PROBLEM REQUIREMENTS:
Copy the items word for word, starting at the line containing "What is the measurable" and continuing through the last item. Omit the pictures.
── EXTRACTED MATERIAL ──
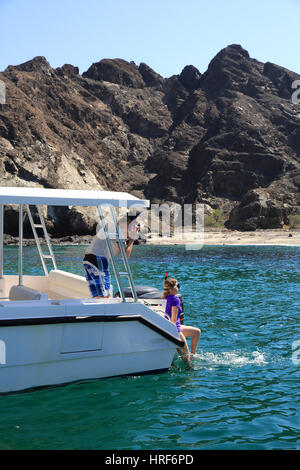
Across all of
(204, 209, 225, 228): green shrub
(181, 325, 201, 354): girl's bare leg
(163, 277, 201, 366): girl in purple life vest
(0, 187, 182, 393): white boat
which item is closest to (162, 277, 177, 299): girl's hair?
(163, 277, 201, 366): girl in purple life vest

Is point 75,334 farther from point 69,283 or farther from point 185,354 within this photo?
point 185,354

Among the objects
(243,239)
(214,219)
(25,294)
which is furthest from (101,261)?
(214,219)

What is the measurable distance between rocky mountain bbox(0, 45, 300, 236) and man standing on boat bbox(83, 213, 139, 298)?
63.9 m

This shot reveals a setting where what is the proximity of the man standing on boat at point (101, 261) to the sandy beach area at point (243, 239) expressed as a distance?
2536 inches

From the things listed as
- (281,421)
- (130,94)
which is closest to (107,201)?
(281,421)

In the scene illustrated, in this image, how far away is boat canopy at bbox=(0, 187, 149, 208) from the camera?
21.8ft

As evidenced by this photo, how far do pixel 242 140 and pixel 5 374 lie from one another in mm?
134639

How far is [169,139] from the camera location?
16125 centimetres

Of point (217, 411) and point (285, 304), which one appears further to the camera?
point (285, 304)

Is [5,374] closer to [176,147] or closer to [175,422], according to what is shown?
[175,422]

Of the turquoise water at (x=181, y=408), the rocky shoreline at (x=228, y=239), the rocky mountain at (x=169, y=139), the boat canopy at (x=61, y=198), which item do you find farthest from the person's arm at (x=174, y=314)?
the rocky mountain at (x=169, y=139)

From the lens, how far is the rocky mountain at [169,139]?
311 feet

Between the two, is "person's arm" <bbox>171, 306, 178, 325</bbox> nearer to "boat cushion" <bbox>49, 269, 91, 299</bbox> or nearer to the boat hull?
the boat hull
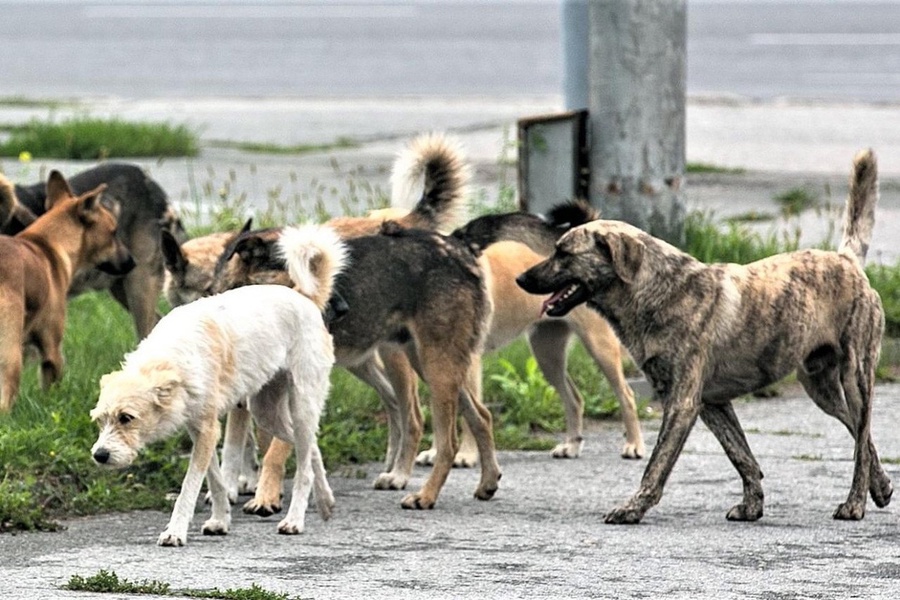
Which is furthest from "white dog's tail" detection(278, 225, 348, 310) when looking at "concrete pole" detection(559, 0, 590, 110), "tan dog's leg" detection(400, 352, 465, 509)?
───
RIGHT ANSWER:
What is the measurable distance between rocky mountain bbox(0, 45, 300, 236) and man standing on boat bbox(83, 213, 139, 298)?
63.9 m

This shot reveals a setting where what is the proximity of the man standing on boat at point (101, 261) to the sandy beach area at point (243, 239) expressed as a distance?
2536 inches

From the things listed as
- (281,421)
- (130,94)
which is closest to (107,201)?
(281,421)

In the scene illustrated, in this image, how far away is boat canopy at bbox=(0, 187, 149, 208) from the camera?
21.8ft

As evidenced by this photo, how far do pixel 242 140 and pixel 5 374 lie from one another in mm?
134639

How far is [169,139] from the camera location?
16125 centimetres

Of point (217, 411) and point (285, 304), which one appears further to the camera?
point (285, 304)

Is [5,374] closer to [176,147] or closer to [175,422], according to what is shown?
[175,422]

Of the turquoise water at (x=181, y=408), the rocky shoreline at (x=228, y=239), the rocky mountain at (x=169, y=139), the boat canopy at (x=61, y=198), which item do you find farthest from the person's arm at (x=174, y=314)?
the rocky mountain at (x=169, y=139)

From the lens, how far is the rocky mountain at [169,139]?
311 feet

Between the two, is "person's arm" <bbox>171, 306, 178, 325</bbox> nearer to "boat cushion" <bbox>49, 269, 91, 299</bbox> or nearer to the boat hull?
the boat hull
Which is furthest from "white dog's tail" detection(278, 225, 348, 310) when looking at "concrete pole" detection(559, 0, 590, 110), "tan dog's leg" detection(400, 352, 465, 509)?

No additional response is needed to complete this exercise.